Studio album by Fighting Instinct
- Released: October 28, 2008
- Genre: Christian Rock, Post-grunge, Alternative Metal, Rock
- Length: 31:27
- Label: Independent

Fighting Instinct chronology
| Fighting Instinct (2006) | Under the Gun (2008) |  |

= Under the Gun (Fighting Instinct album) =

Under the Gun was Fighting Instinct's second and final work, released on October 28, 2008. Although it was originally an EP consisting of five songs, they released an album issue of the same EP on the very same day, with 4 bonus tracks added to it.

Professional ratings
Review scores
| Source | Rating |
| Jesus Freak Hideout | Star Half star |

== Background ==
During 2007-2008 period, the band's Lead Vocalist, TJ Harris had filled in four to five times in live shows for the band Decyfer Down due to reasons which caused their Lead Vocalist, Caleb Oliver, from performing. In late 2008, Harris was asked to join Decyfer Down, while he was already with Fighting Instinct. He claimed in an interview that it was a tough decision for him to say yes.

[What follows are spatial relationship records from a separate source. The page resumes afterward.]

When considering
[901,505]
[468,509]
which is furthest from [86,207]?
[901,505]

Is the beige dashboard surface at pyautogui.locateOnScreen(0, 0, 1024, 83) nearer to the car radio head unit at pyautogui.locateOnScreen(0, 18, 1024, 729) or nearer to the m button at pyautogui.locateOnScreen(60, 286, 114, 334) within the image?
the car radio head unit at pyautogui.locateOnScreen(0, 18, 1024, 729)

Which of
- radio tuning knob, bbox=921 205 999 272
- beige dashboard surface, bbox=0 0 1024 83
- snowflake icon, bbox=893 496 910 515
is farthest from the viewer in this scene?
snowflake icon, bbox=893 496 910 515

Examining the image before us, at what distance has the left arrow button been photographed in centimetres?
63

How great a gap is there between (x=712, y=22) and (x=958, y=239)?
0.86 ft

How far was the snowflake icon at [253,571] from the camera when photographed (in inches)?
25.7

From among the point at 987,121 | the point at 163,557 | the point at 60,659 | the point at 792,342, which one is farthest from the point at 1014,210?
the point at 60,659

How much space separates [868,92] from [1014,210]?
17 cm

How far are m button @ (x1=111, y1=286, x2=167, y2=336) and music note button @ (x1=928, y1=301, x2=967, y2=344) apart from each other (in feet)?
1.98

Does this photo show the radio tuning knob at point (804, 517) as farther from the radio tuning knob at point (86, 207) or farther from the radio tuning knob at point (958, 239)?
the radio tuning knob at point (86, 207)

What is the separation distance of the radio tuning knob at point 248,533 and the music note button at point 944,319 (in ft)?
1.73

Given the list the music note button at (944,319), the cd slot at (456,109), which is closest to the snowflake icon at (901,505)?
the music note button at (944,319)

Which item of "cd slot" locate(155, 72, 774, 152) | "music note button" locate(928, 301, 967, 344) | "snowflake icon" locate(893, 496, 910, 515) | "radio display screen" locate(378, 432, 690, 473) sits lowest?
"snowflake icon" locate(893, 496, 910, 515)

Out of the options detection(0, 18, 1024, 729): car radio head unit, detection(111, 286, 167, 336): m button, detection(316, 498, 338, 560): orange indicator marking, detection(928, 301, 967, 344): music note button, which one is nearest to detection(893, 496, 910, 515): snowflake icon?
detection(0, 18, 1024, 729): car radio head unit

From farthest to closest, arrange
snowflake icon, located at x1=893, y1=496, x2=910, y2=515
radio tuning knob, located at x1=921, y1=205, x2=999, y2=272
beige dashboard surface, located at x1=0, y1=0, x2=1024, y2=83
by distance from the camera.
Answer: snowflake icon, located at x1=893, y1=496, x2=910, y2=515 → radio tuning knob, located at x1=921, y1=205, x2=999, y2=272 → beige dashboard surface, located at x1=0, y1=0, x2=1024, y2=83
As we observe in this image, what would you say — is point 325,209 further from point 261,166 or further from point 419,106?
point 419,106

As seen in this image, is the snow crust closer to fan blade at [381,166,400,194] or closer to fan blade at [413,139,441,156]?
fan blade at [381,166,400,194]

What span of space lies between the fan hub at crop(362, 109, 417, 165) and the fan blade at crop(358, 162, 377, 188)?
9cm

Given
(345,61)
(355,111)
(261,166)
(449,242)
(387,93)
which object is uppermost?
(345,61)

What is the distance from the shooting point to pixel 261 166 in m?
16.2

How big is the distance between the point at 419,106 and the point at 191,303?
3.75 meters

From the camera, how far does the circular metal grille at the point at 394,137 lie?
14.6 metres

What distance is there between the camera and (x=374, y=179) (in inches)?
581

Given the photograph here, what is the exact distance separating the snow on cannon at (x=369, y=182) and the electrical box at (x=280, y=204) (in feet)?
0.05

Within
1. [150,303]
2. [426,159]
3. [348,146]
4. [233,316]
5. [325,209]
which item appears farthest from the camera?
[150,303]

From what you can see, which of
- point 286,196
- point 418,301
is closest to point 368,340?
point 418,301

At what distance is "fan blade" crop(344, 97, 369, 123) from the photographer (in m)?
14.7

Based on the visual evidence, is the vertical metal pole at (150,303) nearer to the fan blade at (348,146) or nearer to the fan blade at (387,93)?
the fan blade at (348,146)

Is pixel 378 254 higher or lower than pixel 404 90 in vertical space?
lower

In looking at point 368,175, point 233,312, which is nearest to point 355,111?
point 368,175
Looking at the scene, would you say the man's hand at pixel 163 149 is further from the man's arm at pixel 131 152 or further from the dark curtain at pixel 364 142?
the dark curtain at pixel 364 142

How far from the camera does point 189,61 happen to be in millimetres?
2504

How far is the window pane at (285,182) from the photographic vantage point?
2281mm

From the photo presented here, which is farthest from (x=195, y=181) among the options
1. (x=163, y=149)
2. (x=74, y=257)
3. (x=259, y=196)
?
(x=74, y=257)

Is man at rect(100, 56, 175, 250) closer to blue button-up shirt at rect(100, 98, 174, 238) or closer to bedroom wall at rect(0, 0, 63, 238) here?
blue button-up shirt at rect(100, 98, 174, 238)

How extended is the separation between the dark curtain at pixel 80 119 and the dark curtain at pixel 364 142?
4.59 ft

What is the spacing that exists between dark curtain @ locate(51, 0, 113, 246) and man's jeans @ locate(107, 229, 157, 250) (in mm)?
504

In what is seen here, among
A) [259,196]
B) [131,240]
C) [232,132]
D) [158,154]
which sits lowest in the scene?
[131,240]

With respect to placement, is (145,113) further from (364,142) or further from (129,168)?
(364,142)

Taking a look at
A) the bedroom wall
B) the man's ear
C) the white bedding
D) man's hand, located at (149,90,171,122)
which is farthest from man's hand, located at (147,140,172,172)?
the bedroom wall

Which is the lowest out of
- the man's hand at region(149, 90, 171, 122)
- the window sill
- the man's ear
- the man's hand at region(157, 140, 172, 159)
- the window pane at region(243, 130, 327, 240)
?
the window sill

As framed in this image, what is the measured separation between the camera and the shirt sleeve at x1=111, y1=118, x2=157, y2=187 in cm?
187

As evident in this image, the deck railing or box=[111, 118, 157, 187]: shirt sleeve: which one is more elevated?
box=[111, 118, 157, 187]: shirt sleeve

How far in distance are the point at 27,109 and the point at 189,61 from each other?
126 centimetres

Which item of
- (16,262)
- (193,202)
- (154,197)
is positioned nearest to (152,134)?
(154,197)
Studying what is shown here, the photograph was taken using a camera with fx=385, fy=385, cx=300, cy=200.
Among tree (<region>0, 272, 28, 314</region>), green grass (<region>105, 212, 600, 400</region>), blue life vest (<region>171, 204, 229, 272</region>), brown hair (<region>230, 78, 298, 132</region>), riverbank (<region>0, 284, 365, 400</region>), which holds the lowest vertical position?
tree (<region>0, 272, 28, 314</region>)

In October 2008, the band announced on their MySpace page that they will be releasing an EP named Under the Gun, consisting of five songs. Along with that, they announced that the band will break up by the end of the year. Although it was never announced, the band added four bonus tracks to the EP and turned it into a special edition 9-track album.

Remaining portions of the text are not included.